Blood. 2011 Feb 3;117(5):1622-32. doi: 10.1182/blood-2010-08-300160. Epub 2010 Nov 29.
The DNA damage pathway plays a central role in chemoresistance in chronic lymphocytic leukemia (CLL), as indicated by the prognostic impact of TP53 and ATM loss/mutations. We investigated the function of the p53 axis in primary CLL samples by studying p53 and p21 responses to irradiation by FACS and RT-PCR. We observed a distinct response pattern for most cases with a 17p deletion (n = 16) or a sole TP53 mutation (n = 8), but not all cases with a p53 aberration were detected based on a number of different assays used. Samples with a small clone with a TP53 mutation remained undetected in all assays. Only 1 of 123 cases showed high expression of p53, which is suggestive of p53 aberration without proof of mutation of TP53. Samples with an 11q deletion showed a heterogeneous response, with only 13 of 30 showing an abnormal response based on cutoff. Nevertheless, the overall induction of p53 and p21 was impaired, suggesting a gene-dosage effect for ATM in the 11q-deleted samples. The detectability of p53 defects is influenced by clonal heterogeneity and sample purity. Functional assays of p53 defects will detect a small number of cases not detectable by FISH or TP53 mutational analysis. The clinical utility of functional p53 testing will need to be derived from clinical trials.

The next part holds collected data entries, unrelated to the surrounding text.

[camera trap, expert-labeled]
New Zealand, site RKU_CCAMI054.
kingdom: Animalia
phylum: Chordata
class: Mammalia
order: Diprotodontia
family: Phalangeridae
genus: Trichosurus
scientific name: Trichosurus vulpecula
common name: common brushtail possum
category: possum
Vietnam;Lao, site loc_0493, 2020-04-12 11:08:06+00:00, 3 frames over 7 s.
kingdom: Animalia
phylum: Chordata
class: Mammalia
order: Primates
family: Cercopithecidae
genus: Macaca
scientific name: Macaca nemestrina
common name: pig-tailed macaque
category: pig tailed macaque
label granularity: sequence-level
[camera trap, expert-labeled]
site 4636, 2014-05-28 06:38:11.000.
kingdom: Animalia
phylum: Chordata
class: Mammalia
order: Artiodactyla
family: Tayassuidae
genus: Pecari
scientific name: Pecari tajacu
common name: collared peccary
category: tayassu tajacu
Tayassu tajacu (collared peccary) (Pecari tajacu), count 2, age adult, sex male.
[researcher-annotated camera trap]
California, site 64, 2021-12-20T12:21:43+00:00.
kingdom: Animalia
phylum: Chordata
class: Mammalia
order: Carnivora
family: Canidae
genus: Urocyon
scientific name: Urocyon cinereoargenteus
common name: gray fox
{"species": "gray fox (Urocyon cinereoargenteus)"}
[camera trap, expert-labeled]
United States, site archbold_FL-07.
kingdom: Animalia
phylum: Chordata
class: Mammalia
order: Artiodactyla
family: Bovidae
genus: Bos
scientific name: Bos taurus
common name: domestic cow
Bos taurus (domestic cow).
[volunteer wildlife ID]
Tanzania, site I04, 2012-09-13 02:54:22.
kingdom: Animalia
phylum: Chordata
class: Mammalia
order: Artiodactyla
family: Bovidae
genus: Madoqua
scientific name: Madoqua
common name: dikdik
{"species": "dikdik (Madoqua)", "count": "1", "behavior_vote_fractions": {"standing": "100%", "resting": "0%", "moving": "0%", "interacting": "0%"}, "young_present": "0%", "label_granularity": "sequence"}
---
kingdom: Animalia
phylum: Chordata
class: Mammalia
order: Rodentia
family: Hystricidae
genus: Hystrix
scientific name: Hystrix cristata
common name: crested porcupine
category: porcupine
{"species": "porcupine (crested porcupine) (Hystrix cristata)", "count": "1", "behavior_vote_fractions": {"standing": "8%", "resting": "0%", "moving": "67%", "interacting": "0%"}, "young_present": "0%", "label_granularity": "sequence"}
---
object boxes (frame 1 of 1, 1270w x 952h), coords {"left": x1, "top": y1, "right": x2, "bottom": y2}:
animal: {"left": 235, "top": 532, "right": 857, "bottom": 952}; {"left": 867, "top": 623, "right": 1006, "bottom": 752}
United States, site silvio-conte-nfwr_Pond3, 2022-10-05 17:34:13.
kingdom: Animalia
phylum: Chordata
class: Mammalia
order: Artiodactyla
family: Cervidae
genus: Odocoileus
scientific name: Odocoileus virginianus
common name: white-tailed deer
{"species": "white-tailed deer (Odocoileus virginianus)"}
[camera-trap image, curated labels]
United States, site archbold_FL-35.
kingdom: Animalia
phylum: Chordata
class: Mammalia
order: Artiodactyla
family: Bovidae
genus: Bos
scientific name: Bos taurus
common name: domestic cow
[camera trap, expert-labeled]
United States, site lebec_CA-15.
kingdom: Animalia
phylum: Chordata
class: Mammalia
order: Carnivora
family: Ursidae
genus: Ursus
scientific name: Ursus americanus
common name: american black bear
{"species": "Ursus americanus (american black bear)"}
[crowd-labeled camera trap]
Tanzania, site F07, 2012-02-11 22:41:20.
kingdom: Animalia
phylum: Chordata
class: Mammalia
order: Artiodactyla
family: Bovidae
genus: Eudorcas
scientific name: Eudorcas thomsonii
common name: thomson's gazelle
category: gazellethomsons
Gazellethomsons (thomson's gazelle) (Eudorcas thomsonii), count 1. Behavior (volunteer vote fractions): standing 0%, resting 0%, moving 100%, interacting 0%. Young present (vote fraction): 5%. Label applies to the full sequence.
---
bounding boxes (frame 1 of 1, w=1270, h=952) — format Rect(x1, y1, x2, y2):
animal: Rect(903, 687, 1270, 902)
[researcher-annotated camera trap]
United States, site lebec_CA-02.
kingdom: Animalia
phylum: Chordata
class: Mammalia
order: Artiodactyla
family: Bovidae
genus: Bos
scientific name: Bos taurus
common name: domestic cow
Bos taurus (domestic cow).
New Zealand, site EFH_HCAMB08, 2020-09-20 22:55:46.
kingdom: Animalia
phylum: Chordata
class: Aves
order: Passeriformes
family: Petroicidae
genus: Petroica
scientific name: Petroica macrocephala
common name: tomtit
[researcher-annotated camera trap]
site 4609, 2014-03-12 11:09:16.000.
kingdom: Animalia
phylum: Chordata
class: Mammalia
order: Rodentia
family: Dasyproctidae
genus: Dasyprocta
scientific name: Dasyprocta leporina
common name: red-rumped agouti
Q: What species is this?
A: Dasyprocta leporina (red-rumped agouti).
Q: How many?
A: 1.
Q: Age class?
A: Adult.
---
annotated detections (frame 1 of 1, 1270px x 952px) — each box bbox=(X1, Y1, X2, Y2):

DNA 损伤通路在慢性淋巴细胞白血病(CLL)的化疗耐药中起着核心作用,这一点可以从 TP53 和 ATM 缺失/突变的预后影响中得到证明。我们通过研究 FACS 和 RT-PCR 检测照射后 p53 和 p21 的反应,研究了 p53 轴在原发性 CLL 样本中的功能。我们观察到大多数 17p 缺失(n=16)或仅有 TP53 突变(n=8)的病例存在明显的反应模式,但并非所有存在 p53 异常的病例都能通过使用的多种不同检测方法检测到。基于使用的许多不同的检测方法,检测到了具有 TP53 突变的小克隆的样本,但仍有一些未被检测到。在所有检测方法中,只有 1/123 例显示出高表达的 p53,这表明存在 p53 异常,而无需证明 TP53 突变。11q 缺失的样本表现出异质性的反应,只有 30 例中的 13 例基于截止值显示异常反应。然而,总体上 p53 和 p21 的诱导受到损害,这表明在 11q 缺失的样本中,ATM 的基因剂量效应。p53 缺陷的检测能力受到克隆异质性和样本纯度的影响。p53 缺陷的功能检测将检测到一些通过 FISH 或 TP53 突变分析无法检测到的病例。功能 p53 检测的临床实用性将需要从临床试验中得出。